* _Stated goal_:
Can all of these lines be returned exactly?

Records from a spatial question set
════

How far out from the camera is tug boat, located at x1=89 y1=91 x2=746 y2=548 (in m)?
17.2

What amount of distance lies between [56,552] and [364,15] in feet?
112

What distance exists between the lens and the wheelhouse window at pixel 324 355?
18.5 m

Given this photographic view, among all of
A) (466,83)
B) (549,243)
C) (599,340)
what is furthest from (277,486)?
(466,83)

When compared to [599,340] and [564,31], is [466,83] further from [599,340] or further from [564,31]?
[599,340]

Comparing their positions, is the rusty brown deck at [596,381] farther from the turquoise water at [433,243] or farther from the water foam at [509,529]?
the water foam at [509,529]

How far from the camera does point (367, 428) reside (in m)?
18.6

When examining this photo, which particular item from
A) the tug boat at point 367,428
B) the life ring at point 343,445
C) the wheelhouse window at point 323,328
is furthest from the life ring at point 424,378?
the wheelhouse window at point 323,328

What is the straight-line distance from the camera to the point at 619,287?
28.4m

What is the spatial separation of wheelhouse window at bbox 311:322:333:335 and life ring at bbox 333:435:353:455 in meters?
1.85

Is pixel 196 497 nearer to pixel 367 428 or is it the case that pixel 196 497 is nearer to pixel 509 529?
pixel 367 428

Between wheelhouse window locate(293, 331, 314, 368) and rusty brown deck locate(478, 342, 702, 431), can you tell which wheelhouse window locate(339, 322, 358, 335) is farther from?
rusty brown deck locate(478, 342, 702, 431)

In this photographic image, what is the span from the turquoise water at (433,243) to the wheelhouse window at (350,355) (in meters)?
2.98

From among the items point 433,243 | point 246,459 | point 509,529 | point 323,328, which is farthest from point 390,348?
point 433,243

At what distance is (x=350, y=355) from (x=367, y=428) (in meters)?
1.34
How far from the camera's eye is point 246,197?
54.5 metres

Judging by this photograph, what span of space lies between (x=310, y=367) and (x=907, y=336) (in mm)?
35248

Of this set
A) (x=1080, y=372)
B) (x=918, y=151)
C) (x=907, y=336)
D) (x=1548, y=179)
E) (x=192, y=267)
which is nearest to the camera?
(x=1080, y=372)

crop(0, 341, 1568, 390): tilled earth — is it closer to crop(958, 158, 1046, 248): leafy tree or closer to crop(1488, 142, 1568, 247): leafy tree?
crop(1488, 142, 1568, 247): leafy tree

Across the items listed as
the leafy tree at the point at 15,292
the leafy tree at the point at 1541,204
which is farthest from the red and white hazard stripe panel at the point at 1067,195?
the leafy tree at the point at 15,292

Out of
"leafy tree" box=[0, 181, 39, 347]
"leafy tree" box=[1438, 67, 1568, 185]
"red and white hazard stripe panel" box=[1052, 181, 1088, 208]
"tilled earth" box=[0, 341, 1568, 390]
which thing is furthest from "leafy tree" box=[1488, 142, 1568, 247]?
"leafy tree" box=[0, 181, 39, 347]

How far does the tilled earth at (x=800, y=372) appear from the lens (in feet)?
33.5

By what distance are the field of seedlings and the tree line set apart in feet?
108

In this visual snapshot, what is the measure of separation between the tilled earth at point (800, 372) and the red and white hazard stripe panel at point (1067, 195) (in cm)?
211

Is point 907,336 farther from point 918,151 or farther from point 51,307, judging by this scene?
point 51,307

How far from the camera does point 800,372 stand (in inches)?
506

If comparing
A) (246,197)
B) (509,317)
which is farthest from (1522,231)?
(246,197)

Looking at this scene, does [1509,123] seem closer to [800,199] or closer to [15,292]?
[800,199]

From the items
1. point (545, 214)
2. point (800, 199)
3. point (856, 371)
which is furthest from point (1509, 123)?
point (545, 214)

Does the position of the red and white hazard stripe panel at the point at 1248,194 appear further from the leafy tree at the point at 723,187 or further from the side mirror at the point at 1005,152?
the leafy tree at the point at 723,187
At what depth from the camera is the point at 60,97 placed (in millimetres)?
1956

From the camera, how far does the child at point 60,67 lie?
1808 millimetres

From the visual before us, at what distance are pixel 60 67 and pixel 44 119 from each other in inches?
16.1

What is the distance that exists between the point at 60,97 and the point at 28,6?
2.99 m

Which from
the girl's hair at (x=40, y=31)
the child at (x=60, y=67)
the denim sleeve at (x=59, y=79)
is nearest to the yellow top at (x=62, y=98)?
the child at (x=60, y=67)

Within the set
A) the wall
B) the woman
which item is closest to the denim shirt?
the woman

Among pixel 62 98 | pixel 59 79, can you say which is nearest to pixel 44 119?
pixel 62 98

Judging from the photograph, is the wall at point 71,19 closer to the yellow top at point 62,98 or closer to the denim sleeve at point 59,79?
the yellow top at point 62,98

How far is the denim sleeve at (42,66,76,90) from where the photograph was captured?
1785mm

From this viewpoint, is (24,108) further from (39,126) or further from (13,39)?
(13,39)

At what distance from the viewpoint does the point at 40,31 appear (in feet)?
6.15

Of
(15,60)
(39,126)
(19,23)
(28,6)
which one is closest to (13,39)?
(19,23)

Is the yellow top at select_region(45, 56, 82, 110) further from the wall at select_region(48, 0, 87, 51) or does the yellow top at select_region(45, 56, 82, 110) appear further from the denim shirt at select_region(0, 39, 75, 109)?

════

* _Solved problem_:
How far out from the camera is tug boat, located at x1=89 y1=91 x2=746 y2=548 (in m)?
17.2

What amount of distance lies between [56,552] and [364,15] in feet?
112

What distance exists between the lens and the wheelhouse window at pixel 324 355?
18.5 m

Given this photographic view, among all of
A) (466,83)
B) (549,243)
C) (599,340)
what is furthest from (277,486)?
(466,83)

When compared to [599,340] and [564,31], is [466,83] further from [599,340] or further from [564,31]?
[599,340]

Comparing their positions, is the rusty brown deck at [596,381] farther from the turquoise water at [433,243] or farther from the water foam at [509,529]?
the water foam at [509,529]

How far from the camera does point (367, 428) reside (in m)?
18.6

When examining this photo, which particular item from
A) the tug boat at point 367,428
B) the life ring at point 343,445
C) the wheelhouse window at point 323,328
is furthest from the life ring at point 424,378?
the wheelhouse window at point 323,328

What is the straight-line distance from the camera to the point at 619,287?
28.4m

What is the spatial separation of wheelhouse window at bbox 311:322:333:335 and life ring at bbox 333:435:353:455 in meters?
1.85

Is pixel 196 497 nearer to pixel 367 428 or is it the case that pixel 196 497 is nearer to pixel 509 529?
pixel 367 428

Between wheelhouse window locate(293, 331, 314, 368) and rusty brown deck locate(478, 342, 702, 431), can you tell which wheelhouse window locate(339, 322, 358, 335) is farther from?
rusty brown deck locate(478, 342, 702, 431)

In this photographic image, what is the span from the turquoise water at (433,243) to the wheelhouse window at (350,355) (in meters)?
2.98

From among the items point 433,243 | point 246,459 | point 509,529 | point 323,328, which is farthest from point 390,348?
point 433,243

At what distance is (x=350, y=355) from (x=367, y=428) (in meters)?
1.34
How far from the camera's eye is point 246,197?
54.5 metres

Judging by this photograph, what span of space lies between (x=310, y=367) and (x=907, y=336) (in mm)?
35248

Of this set
A) (x=1080, y=372)
B) (x=918, y=151)
C) (x=907, y=336)
D) (x=1548, y=179)
E) (x=192, y=267)
which is nearest to the camera?
(x=1080, y=372)

crop(0, 341, 1568, 390): tilled earth — is it closer to crop(958, 158, 1046, 248): leafy tree or closer to crop(1488, 142, 1568, 247): leafy tree?
crop(1488, 142, 1568, 247): leafy tree

Across the items listed as
the leafy tree at the point at 15,292
the leafy tree at the point at 1541,204
which is farthest from the red and white hazard stripe panel at the point at 1067,195?
the leafy tree at the point at 15,292

Out of
"leafy tree" box=[0, 181, 39, 347]
"leafy tree" box=[1438, 67, 1568, 185]
"red and white hazard stripe panel" box=[1052, 181, 1088, 208]
"tilled earth" box=[0, 341, 1568, 390]
which thing is furthest from "leafy tree" box=[1488, 142, 1568, 247]?
"leafy tree" box=[0, 181, 39, 347]

How far does the tilled earth at (x=800, y=372) appear from the lens (in feet)?
33.5

By what distance are the field of seedlings and the tree line set apart in feet?
108

In this visual snapshot, what is the measure of separation between the tilled earth at point (800, 372) and the red and white hazard stripe panel at point (1067, 195) (in cm)?
211

Is point 907,336 farther from point 918,151 or farther from point 51,307, judging by this scene?
point 51,307

How far from the camera does point 800,372 stand (in inches)?
506

If comparing
A) (246,197)
B) (509,317)
which is farthest from (1522,231)?
(246,197)

Looking at this scene, does [1509,123] seem closer to [800,199] or closer to [15,292]?
[800,199]

From the items
1. point (545, 214)
2. point (800, 199)
3. point (856, 371)
which is furthest from point (1509, 123)?
point (545, 214)

Does the position of the red and white hazard stripe panel at the point at 1248,194 appear further from the leafy tree at the point at 723,187 or further from the side mirror at the point at 1005,152?
the leafy tree at the point at 723,187
At what depth from the camera is the point at 60,97 placed (in millimetres)?
1956

From the camera, how far does the child at point 60,67 lie?
1808 millimetres

From the visual before us, at what distance are pixel 60 67 and pixel 44 119 from each other in inches?
16.1

What is the distance that exists between the point at 60,97 and the point at 28,6?
2.99 m

Which from
the girl's hair at (x=40, y=31)
the child at (x=60, y=67)
the denim sleeve at (x=59, y=79)
is nearest to the yellow top at (x=62, y=98)?
the child at (x=60, y=67)

Within the set
A) the wall
B) the woman
which item is closest to the denim shirt?
the woman

Among pixel 62 98 | pixel 59 79, can you say which is nearest to pixel 44 119?
pixel 62 98

Judging from the photograph, is the wall at point 71,19 closer to the yellow top at point 62,98 or closer to the denim sleeve at point 59,79?
the yellow top at point 62,98

How far is the denim sleeve at (42,66,76,90) from where the photograph was captured?
1785mm

From this viewpoint, is (24,108) further from (39,126) or further from (13,39)?
(13,39)

At what distance from the viewpoint does the point at 40,31 appear (in feet)?
6.15

Of
(15,60)
(39,126)
(19,23)
(28,6)
which one is closest to (13,39)?
(19,23)

Is the yellow top at select_region(45, 56, 82, 110) further from the wall at select_region(48, 0, 87, 51) or does the yellow top at select_region(45, 56, 82, 110) appear further from the denim shirt at select_region(0, 39, 75, 109)?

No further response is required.